In the material below, some lines carry "ownership". Copy each such line.

§ **MATERIAL FOR THIS TASK**:
_____

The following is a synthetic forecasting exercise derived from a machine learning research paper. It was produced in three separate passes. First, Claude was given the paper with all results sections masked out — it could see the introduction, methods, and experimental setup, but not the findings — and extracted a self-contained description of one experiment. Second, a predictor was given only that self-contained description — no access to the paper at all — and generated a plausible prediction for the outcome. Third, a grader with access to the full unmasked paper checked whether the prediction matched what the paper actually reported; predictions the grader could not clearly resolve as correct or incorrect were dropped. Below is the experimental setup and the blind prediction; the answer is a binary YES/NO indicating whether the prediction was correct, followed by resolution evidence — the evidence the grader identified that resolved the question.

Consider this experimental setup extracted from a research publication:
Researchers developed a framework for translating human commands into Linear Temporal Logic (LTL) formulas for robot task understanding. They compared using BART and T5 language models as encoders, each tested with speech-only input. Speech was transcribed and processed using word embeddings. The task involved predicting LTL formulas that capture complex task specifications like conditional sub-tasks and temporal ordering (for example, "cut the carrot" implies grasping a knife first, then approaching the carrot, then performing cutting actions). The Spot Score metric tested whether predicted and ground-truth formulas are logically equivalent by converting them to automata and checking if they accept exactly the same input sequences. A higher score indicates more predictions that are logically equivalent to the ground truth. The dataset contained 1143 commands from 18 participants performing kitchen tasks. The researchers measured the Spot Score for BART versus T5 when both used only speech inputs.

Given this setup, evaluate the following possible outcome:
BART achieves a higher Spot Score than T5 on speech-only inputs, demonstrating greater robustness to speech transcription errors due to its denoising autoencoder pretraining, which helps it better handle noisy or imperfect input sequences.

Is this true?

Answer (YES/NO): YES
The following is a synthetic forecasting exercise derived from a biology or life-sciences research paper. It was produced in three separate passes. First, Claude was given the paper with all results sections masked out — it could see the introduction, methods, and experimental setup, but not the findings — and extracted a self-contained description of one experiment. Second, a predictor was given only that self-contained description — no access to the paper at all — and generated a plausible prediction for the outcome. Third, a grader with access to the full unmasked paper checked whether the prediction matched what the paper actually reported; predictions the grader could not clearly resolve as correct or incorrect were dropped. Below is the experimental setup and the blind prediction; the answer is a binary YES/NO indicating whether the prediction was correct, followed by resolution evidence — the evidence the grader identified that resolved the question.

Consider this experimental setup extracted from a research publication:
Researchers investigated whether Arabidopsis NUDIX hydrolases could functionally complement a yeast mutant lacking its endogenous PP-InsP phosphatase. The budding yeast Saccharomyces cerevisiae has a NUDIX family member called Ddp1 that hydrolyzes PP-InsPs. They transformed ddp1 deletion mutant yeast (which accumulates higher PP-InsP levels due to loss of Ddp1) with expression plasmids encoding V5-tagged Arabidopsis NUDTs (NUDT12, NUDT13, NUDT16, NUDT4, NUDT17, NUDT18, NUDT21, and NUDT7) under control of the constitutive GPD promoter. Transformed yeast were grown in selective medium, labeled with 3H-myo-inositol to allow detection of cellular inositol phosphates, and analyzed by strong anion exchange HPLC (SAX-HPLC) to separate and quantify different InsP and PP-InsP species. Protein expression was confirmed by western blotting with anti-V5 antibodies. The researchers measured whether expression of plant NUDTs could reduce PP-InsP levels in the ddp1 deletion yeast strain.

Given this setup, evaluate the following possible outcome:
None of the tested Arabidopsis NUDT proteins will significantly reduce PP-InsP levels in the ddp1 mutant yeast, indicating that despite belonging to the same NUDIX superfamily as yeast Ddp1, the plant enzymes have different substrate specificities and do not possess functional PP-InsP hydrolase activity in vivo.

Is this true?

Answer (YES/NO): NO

_____

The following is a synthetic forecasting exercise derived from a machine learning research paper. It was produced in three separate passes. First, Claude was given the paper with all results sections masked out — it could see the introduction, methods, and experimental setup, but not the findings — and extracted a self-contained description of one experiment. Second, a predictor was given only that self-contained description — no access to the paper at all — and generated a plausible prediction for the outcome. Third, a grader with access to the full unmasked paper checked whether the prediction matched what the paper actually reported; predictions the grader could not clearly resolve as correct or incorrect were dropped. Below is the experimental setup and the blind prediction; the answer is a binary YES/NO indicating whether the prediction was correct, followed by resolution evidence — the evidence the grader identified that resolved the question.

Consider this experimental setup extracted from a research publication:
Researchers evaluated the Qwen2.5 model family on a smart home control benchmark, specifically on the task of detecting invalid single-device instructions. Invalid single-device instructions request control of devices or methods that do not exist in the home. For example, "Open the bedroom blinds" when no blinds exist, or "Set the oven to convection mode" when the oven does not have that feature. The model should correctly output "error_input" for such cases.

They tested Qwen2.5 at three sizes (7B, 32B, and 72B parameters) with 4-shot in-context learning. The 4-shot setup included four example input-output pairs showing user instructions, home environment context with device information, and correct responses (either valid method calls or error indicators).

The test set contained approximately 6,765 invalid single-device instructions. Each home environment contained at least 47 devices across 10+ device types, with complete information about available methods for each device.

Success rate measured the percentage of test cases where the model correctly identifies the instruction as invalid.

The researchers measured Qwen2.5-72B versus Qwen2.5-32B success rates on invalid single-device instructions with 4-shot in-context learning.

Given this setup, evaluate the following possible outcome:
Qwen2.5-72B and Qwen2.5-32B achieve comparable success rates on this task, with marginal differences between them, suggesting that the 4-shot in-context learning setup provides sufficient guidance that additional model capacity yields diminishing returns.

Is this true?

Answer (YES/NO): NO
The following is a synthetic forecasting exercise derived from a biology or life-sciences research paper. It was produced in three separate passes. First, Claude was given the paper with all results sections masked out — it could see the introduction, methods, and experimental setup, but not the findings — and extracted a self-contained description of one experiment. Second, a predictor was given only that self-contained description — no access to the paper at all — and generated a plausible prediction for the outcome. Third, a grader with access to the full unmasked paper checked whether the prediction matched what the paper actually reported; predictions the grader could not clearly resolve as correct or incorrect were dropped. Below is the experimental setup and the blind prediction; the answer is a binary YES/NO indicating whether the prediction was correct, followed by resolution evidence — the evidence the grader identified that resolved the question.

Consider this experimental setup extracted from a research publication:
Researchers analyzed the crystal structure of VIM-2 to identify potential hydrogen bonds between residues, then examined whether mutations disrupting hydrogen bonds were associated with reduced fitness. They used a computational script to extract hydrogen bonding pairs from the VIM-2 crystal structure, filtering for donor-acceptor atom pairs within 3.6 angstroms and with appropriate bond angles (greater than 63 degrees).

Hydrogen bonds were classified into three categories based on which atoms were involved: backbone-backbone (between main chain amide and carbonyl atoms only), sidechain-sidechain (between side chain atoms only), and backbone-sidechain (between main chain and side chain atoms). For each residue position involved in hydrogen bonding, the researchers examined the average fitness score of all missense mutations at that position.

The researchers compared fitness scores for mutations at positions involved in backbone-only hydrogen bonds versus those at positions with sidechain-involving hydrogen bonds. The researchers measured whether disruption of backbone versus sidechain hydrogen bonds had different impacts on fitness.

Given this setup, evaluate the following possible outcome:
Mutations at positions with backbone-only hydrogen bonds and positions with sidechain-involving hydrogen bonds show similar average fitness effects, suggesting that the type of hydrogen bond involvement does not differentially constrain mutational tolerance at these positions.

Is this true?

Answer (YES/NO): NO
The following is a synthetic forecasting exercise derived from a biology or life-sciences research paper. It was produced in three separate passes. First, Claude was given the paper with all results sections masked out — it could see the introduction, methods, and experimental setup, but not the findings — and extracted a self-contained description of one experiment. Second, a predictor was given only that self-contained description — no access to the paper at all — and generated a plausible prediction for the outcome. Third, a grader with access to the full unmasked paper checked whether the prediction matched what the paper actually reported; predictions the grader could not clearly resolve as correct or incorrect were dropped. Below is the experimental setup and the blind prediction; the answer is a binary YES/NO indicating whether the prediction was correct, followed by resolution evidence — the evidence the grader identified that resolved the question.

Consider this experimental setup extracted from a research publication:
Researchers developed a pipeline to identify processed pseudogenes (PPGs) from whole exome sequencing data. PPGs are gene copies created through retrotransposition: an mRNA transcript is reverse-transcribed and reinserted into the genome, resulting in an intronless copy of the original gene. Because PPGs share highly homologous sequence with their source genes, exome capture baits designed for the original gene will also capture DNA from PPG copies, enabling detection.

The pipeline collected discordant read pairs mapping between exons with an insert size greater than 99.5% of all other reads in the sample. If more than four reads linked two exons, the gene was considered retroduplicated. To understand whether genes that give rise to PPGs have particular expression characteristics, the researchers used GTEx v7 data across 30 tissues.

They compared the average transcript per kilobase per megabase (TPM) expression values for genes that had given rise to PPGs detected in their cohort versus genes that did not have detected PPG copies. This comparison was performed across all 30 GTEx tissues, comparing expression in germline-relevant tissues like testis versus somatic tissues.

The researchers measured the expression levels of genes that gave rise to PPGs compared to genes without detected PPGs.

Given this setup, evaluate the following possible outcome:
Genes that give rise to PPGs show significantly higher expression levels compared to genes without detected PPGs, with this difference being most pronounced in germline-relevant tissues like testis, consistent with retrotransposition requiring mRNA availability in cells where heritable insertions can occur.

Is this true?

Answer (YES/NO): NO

_____

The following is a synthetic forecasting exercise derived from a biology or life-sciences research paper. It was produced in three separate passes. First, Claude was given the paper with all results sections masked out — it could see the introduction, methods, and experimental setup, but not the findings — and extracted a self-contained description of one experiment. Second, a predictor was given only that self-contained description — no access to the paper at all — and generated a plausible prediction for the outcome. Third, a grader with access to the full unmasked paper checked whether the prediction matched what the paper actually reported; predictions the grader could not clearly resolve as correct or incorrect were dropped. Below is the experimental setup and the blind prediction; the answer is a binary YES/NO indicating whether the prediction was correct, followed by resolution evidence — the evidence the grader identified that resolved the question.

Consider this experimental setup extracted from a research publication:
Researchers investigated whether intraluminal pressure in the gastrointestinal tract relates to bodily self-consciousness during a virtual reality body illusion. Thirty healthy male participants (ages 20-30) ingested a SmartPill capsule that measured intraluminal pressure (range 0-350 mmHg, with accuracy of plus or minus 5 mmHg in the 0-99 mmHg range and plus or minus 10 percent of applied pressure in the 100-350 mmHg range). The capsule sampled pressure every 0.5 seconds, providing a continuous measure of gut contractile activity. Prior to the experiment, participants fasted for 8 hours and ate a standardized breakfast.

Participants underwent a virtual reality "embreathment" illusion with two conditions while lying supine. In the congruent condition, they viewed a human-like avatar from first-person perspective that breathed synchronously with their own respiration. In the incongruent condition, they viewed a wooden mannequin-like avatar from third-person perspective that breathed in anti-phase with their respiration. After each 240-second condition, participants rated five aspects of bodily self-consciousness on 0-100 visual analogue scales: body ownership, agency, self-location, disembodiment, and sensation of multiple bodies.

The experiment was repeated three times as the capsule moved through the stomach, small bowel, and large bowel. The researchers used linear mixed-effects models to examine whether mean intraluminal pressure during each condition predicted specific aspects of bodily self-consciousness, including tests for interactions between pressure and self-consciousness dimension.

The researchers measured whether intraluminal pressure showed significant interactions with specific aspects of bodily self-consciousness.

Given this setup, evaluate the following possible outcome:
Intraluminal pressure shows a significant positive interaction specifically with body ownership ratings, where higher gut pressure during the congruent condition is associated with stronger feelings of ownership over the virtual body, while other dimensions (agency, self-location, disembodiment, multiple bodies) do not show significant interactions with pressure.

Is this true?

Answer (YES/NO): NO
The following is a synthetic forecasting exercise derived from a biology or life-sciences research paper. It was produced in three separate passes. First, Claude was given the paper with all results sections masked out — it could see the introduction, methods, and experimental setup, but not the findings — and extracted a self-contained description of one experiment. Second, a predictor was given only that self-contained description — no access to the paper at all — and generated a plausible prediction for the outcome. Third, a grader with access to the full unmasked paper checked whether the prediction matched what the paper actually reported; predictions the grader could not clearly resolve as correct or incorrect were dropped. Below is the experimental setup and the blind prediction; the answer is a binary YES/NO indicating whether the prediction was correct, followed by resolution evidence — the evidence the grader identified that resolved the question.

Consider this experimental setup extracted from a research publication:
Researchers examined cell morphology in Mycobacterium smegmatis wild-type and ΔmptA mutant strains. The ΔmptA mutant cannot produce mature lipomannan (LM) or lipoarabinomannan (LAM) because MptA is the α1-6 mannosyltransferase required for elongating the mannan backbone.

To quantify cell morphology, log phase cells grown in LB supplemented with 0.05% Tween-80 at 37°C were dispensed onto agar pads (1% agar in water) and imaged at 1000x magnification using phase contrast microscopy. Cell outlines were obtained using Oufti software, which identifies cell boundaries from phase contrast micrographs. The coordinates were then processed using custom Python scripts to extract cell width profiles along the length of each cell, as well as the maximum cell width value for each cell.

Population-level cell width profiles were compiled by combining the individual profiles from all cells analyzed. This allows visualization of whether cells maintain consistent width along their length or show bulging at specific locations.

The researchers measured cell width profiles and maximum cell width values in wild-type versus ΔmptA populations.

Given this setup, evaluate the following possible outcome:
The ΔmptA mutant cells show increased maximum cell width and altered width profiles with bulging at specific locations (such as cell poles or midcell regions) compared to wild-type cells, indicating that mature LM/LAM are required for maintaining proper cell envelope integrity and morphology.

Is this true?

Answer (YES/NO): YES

_____

§ **EXERCISE RESULT**:
Participants underwent a virtual reality "embreathment" illusion with two conditions while lying supine. In the congruent condition, they viewed a human-like avatar from first-person perspective that breathed synchronously with their own respiration. In the incongruent condition, they viewed a wooden mannequin-like avatar from third-person perspective that breathed in anti-phase with their respiration. After each 240-second condition, participants rated five aspects of bodily self-consciousness on 0-100 visual analogue scales: body ownership, agency, self-location, disembodiment, and sensation of multiple bodies.
Intraluminal pressure shows a significant positive interaction specifically with body ownership ratings, where higher gut pressure during the congruent condition is associated with stronger feelings of ownership over the virtual body, while other dimensions (agency, self-location, disembodiment, multiple bodies) do not show significant interactions with pressure.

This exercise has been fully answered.